Économie
L’or brun ivoirien face à l’engorgement
La chute des cours mondiaux du cacao a provoqué un blocage sans précédent dans la filière ivoirienne. Des stocks considérables s’accumulent dans les entrepôts, tandis que des milliers de producteurs attendent toujours d’être rémunérés pour leur récolte.
Dans le sud-est du pays, les entrepôts des coopératives agricoles regorgent de sacs de fèves. Ces stocks, qui devaient être écoulés vers les exportateurs, y demeurent depuis plusieurs mois, exposés à l’humidité ambiante. Pour limiter la dégradation, les gestionnaires sont contraints de sortir régulièrement les fèves pour les faire sécher au soleil, une opération coûteuse qui altère inévitablement la qualité de la marchandise. Cette situation de blocage illustre les profondes difficultés que traverse la première économie cacaoyère mondiale.
La crise trouve son origine dans l’écart croissant entre le prix garanti aux planteurs par les autorités et la valeur du cacao sur le marché international. À l’automne dernier, l’État avait fixé le prix d’achat aux producteurs à un niveau historique, aligné sur des cours mondiaux alors au plus haut. Cependant, le retour d’une production abondante au niveau global a entraîné un effondrement des cours quelques mois plus tard.
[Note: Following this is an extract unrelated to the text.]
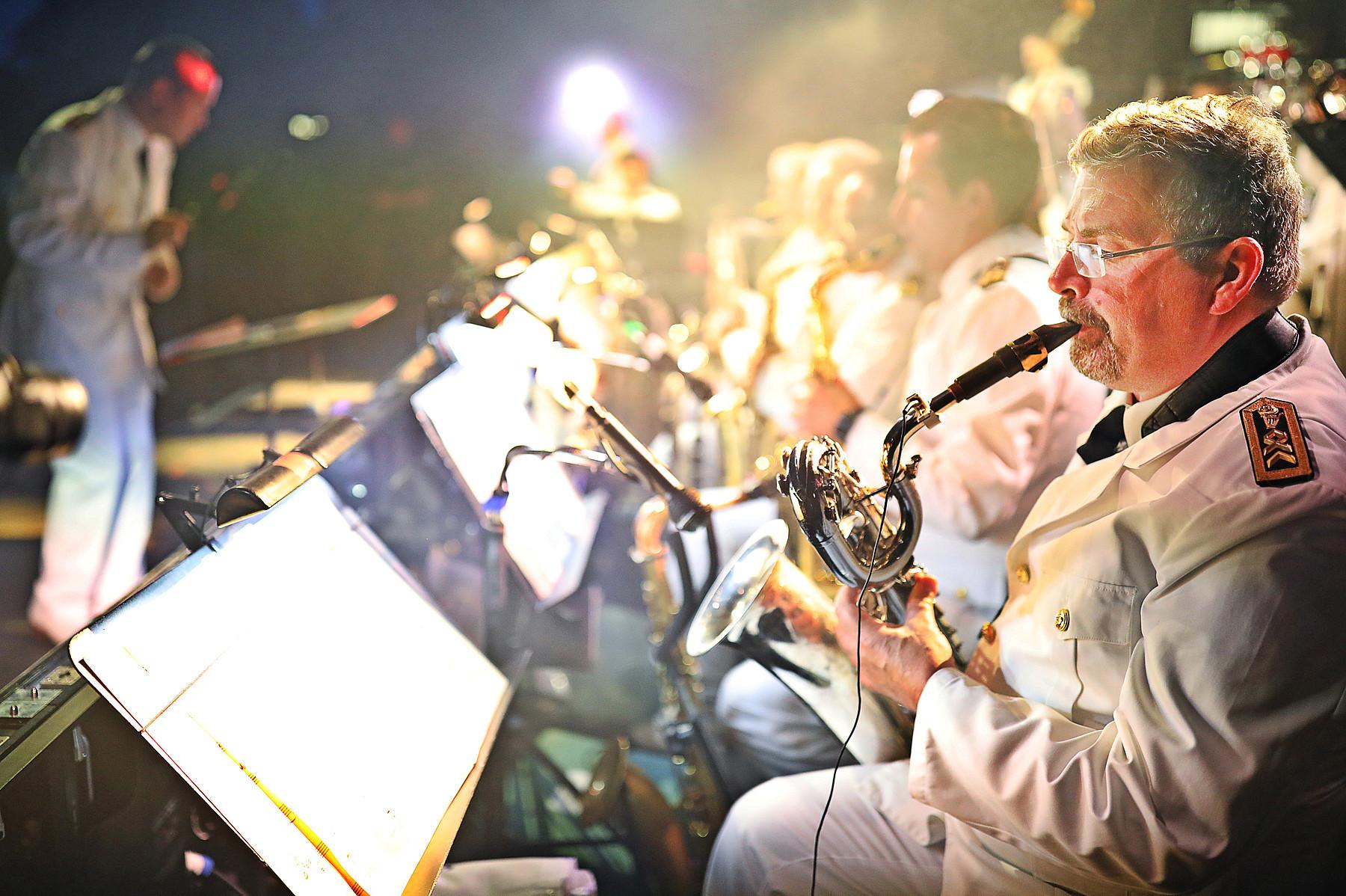 Big Band der Bundeswehr Konzert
Le prix ivoirien, devenu non compétitif, a brutalement freiné les exportations, laissant les intermédiaires avec des stocks invendus.
Face à cette impasse, le gouvernement a procédé début mars à une révision drastique du barème, le divisant par plus de deux. Cette décision, prise en pleine période de commercialisation, a été vécue comme un coup de force par les cultivateurs. Beaucoup d’entre eux avaient déjà livré leur récolte aux coopératives en s’attendant à être payés selon l’ancien tarif, désormais caduc. Les reçus qu’ils brandissent lors des assemblées locales attestent de ce contentieux. Le règlement de ces créances constitue désormais un défi financier majeur pour les structures coopératives, dont les caisses sont vides.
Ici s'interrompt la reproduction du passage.